I suggest that those who are able to avail themselves of many defensive styles and interests are better equipped. A narrow self definition, an over-dependence on one strength for a sense of self, leaves one at greater risk. One of my longstanding beliefs is that, for many of us, rather than mellowing as we age, we become more entrenched in our defensive styles and character issues. The challenges of aging can strengthen our need for the defenses we have cultivated all our lives. I think it is not infrequent that the schizoid become more isolated, the obsessive more exacting, the hysteric more preoccupied with their bodies, the depressed more gloomy, the paranoid more fearful, and, perhaps above all, the narcissistic more vulnerable to self esteem injuries. I see aging as the ultimate test of character. In short, what are our resources for coping with psychic and bodily changes?
As My Feelings Change
As we get older, it is impossible to avoid suffering losses. Loved ones die and the world becomes a place primarily designed by younger people. Opportunities shrink, and roads not traveled become permanent regrets. We are challenged to bear loss without succumbing to depression, and to recognize our familiar selves in the process. That is, as I come to terms with my own losses, can I still be me? Can I laugh as I have laughed, get angry as I have in the past, and be as curious as ever? Or, if with age my emotional patterns change, can I still accept and adequately admire and love myself?
In much of my own work (2004, 2008, 2012, in press) I have asked the question, how can we bear personal losses without depression, and how can we bear professional losses without burnout? I would say that if I admire my courage in facing my losses, I may love myself enough to bear them. If the joy of passing something on heartens me, I may accept the loss of a future tense for myself. If curiosity still excites me, I may open new doors when fading memory closes others. I differ with Bergmann’s words, but, perhaps, not his spirit, when he says that in old age the future dimension disappears and there is nothing to hope for. I think and hope about the future all the time. In that future my own body, mind, and heart will be altered and, eventually, absent. But in my attachment to that future, in my hopes for it, in my work toward it, I am still me.
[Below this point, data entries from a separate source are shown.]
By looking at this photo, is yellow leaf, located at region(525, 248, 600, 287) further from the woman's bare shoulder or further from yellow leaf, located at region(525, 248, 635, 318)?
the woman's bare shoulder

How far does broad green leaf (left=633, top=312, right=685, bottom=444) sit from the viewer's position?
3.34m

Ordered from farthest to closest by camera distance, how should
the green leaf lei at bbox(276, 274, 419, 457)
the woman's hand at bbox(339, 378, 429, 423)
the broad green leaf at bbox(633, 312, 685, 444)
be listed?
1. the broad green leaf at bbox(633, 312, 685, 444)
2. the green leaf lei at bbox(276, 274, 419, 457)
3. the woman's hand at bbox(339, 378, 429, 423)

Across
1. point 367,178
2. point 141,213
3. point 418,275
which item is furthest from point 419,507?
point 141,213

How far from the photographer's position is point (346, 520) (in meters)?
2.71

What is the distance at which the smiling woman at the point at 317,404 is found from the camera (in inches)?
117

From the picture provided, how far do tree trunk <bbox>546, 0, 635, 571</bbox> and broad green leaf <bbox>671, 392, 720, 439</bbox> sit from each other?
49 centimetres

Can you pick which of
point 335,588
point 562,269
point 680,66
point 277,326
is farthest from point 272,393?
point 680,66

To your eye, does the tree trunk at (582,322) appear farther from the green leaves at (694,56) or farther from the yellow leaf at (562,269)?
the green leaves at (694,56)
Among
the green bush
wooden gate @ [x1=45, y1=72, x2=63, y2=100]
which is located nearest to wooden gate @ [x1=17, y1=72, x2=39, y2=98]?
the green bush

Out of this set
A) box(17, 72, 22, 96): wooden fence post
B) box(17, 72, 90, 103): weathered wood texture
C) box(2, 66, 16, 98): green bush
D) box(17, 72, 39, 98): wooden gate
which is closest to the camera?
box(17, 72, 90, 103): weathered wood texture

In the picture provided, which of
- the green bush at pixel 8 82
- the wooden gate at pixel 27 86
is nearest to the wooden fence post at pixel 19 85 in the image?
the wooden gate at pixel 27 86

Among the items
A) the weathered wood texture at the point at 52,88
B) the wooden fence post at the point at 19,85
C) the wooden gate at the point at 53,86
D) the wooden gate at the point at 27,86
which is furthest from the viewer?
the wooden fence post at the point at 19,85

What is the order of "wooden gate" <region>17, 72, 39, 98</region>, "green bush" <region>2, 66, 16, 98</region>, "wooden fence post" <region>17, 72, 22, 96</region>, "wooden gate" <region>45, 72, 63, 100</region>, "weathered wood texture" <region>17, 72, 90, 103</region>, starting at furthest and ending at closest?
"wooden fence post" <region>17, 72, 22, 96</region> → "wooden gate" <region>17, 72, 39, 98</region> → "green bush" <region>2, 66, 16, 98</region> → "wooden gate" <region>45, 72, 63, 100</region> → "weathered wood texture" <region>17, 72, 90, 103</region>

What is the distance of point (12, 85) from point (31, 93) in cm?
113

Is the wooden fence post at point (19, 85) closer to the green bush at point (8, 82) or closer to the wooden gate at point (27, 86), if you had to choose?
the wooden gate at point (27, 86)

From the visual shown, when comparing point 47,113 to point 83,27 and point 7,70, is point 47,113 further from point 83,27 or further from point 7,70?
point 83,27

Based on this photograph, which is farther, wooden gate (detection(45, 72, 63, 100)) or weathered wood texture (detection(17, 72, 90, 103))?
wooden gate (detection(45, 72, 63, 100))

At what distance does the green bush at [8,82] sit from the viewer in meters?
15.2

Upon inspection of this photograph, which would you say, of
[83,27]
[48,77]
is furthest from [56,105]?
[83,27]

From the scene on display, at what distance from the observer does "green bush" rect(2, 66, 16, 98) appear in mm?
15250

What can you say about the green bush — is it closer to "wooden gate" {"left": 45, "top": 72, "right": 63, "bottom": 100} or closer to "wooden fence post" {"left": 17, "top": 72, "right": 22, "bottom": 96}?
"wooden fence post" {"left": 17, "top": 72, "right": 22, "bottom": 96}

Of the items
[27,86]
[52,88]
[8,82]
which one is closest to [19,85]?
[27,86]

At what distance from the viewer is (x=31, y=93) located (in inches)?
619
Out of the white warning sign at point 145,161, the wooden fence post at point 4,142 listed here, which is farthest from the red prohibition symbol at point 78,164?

Bergmann, M.S. (2014). Psychoanalysis in old age: the patient and the analyst. In
S.Kuchuck (Ed.) Clinical implications of the psychoanalyst’s life experience.
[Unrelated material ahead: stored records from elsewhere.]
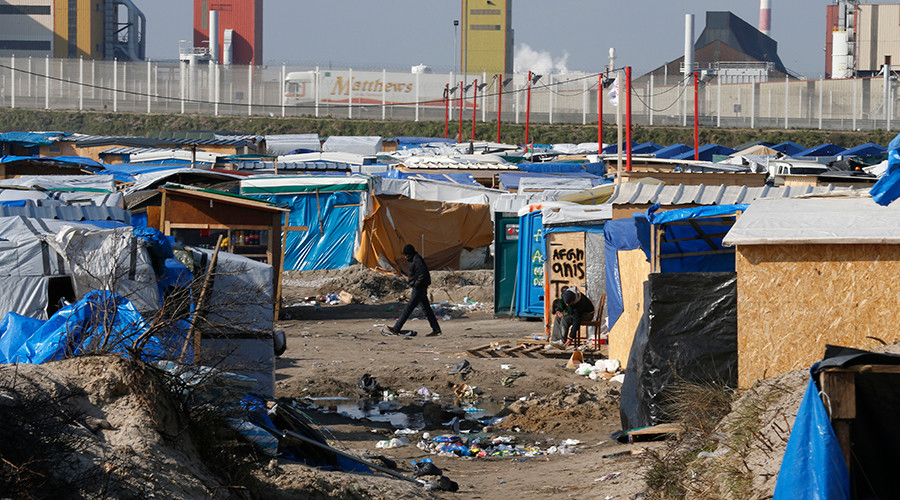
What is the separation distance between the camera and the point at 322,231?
909 inches

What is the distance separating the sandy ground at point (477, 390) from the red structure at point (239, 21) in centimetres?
8449

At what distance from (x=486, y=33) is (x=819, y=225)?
9483 centimetres

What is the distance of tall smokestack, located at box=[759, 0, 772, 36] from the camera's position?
99562 millimetres

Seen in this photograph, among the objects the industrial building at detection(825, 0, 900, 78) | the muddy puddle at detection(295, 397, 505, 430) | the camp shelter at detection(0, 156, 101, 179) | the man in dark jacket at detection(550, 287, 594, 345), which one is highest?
the industrial building at detection(825, 0, 900, 78)

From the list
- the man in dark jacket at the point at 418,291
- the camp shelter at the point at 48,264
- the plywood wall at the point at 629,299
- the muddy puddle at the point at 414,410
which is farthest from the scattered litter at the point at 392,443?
the man in dark jacket at the point at 418,291

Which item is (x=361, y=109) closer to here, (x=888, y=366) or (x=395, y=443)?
(x=395, y=443)

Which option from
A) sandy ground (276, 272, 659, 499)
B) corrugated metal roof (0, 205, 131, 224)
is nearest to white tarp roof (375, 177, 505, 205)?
sandy ground (276, 272, 659, 499)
(pp.237-247). New York: Routledge.
Buechler, S. (2004). Clinical values: Emotions that guide psychoanalytic treatment.
Hillsdale, NJ: Analytic Press.
Buechler, S. (2008). Making a difference in patients’ lives: Emotional experience in
the therapeutic setting. New York: Routledge.
Buechler, S. (2012). Still practicing: The heartaches and joys of a clinical career. New
Buechler, S. (in press). Understanding and treating patients in clinical psychoanalysis:
Lessons from literature. New York: Routledge.
James, H. (1992). The middle years. In J.C. Oates (Ed.) The Oxford book of American
short stories (pp.171-190). New York: Oxford University Press.
Paley, G. (1966). Distance. In J. Moffett & K.R. McElheny (Eds.) Points of view: An
anthology of short stories (pp.227-236). New York: New American Library.